Problem requirements —
Take from the entries below the stretch from the line with "Nutra Bio Super" through the line with "Red River Massacre Tour Dates", and return it exactly, leaving the pictures out.

Extracted material —
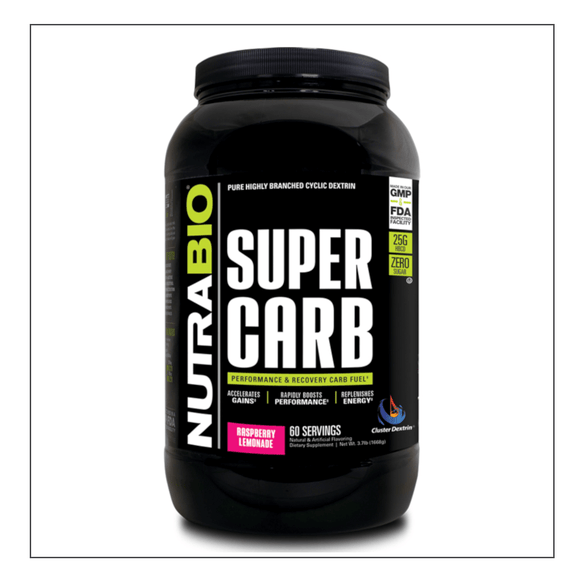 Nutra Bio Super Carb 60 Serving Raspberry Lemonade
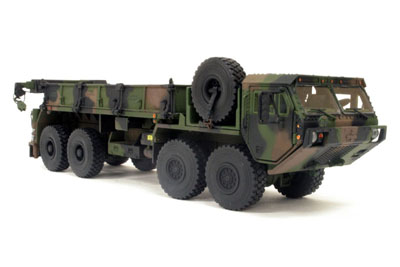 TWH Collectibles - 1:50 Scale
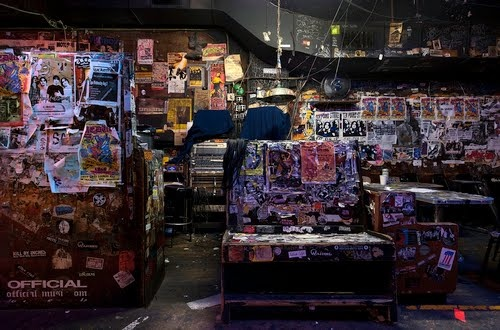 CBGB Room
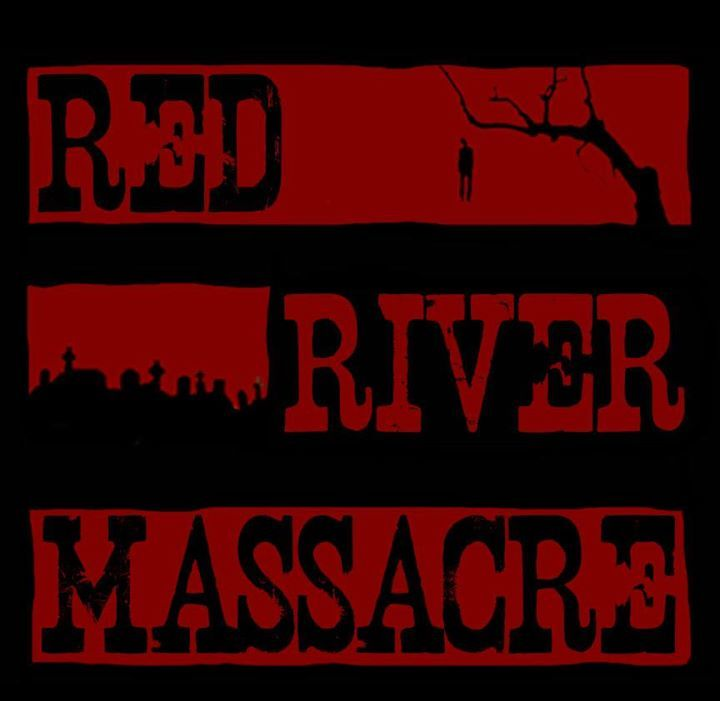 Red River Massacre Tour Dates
...
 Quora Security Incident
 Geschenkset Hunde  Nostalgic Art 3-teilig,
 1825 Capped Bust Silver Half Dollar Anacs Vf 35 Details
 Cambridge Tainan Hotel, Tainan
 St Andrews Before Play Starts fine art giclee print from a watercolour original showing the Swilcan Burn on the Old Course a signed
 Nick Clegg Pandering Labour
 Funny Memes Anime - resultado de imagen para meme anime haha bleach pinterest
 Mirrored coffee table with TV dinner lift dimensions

Reply to the exercise —
 Nutra Bio Super Carb 60 Serving Raspberry Lemonade
 TWH Collectibles - 1:50 Scale
 CBGB Room
 Red River Massacre Tour Dates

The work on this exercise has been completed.